Wall Street’s biggest bank has moved some of its European staff back to London as part of a post-Brexit climbdown.

JP Morgan is relocating workers from its Paris office after overestimating the number of staff needed on the Continent, six years after shifting services to the French capital following the UK’s exit from the European Union.

The relocation of staff marks JP Morgan’s latest rethink in its European operations. The bank’s chief executive, Jamie Dimon, has been a vocal critic of Brexit.

Mr Dimon warned in 2021 that the bank may eventually move all of its European operations out of London following the decision to leave the EU.

However, it has increased its total number of UK staff from 18,000 to 23,000 over the last decade after launching its consumer banking arm, Chase, in the UK.

The whole of JP Morgan employs 13,000 staff in London.

By contrast, it has more than 1,000 staff working in Paris, a figure that has quadrupled since Brexit but is still dwarfed by its number of London staff.

It is not clear how many staff are moving from Paris to London.

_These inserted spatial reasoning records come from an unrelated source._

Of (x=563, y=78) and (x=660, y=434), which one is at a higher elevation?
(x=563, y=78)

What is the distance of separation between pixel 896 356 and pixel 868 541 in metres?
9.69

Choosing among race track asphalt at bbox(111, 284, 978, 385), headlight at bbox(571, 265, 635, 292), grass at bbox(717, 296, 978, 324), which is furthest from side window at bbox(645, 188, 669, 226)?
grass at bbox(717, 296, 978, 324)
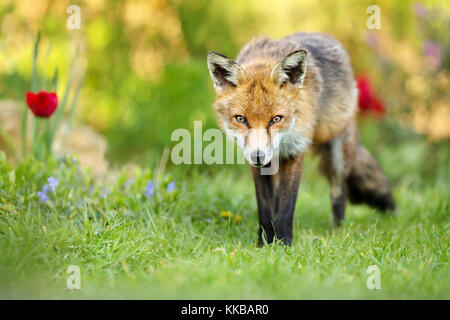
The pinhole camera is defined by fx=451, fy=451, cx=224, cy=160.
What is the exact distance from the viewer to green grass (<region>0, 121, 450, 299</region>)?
2936 millimetres

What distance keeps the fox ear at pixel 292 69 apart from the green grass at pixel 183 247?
1.35 m

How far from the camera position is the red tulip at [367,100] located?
290 inches

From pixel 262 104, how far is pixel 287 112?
0.78ft

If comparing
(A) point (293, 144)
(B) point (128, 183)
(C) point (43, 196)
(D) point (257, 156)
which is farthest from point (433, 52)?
(C) point (43, 196)

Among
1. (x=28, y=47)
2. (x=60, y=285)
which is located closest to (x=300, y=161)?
(x=60, y=285)

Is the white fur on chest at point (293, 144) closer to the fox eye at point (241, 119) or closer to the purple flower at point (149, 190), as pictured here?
the fox eye at point (241, 119)

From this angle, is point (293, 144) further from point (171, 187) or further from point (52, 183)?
point (52, 183)

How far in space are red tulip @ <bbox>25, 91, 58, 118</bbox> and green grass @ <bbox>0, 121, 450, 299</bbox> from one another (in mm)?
497

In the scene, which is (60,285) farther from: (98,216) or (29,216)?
(98,216)

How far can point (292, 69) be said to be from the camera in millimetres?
3646

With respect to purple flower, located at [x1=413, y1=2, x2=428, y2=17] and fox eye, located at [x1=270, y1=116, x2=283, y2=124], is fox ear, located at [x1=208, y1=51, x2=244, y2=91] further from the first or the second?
purple flower, located at [x1=413, y1=2, x2=428, y2=17]

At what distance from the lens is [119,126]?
8664 millimetres
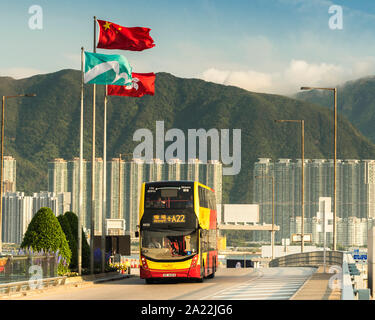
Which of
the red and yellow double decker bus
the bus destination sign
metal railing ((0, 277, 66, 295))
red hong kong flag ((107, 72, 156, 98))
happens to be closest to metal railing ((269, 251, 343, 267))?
the red and yellow double decker bus

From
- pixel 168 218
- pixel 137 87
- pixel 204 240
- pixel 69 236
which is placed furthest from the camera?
pixel 137 87

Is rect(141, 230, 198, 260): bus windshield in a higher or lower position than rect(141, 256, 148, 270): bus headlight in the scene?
higher

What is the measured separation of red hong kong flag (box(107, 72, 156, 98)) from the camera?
4119 cm

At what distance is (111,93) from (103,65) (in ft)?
12.0

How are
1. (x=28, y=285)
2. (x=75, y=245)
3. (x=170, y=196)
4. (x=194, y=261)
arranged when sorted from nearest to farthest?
(x=28, y=285) < (x=170, y=196) < (x=194, y=261) < (x=75, y=245)

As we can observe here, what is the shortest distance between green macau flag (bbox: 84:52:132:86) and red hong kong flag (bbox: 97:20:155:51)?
1.06 metres

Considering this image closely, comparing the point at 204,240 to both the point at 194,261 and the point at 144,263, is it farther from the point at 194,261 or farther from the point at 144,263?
the point at 144,263

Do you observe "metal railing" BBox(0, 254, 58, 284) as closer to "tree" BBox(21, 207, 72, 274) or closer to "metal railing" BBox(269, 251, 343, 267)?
"tree" BBox(21, 207, 72, 274)

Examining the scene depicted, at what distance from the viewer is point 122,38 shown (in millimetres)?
38906

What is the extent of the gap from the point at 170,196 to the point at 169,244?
7.11 ft

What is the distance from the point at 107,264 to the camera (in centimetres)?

However, a spokesman for the bank told Bloomberg that it was “committed to our sizeable operations on the Continent for the long term”.

Mr Dimon, the bank’s long-serving chief executive, said in the run-up to the 2016 vote that the investment giant could cut up to 4,000 UK jobs if Leave won.

However, it later scaled back these estimates and said no more than 500 to 1,000 roles would move abroad.

A vocal backer of Remain before the referendum, Mr Dimon said that Brexit “cannot possibly be a positive” for the UK economy in the near term.

In his annual letter to shareholders in 2021, Mr Dimon wrote: “Brexit was accomplished, but many issues still need to be negotiated. And in those negotiations, Europe has had, and will continue to have, the upper hand.

“In the short run (ie the next few years), this cannot possibly be a positive for the UK’s GDP – the effect after that will be completely based upon whether the UK has a comprehensive and well-executed strategic plan that is acceptable to Europe.”

However, JP Morgan is preparing to bolster its presence in London by building the tallest skyscraper in Canary Wharf, which will become its new UK headquarters, housing up to 12,000 staff.

Meanwhile, Paris has become more of a financial hub since the Brexit referendum, with major international banks expanding their presence in France.

Goldman Sachs moved into a new 9,000 sq metres Paris headquarters in 2022, while Barclays announced earlier this year it was moving its European base to the French capital from Dublin.

The Euronext exchange in Paris has taken London’s crown as Europe’s largest stock market, although the City briefly regained the title in 2024.

JP Morgan declined to comment when contacted by The Telegraph.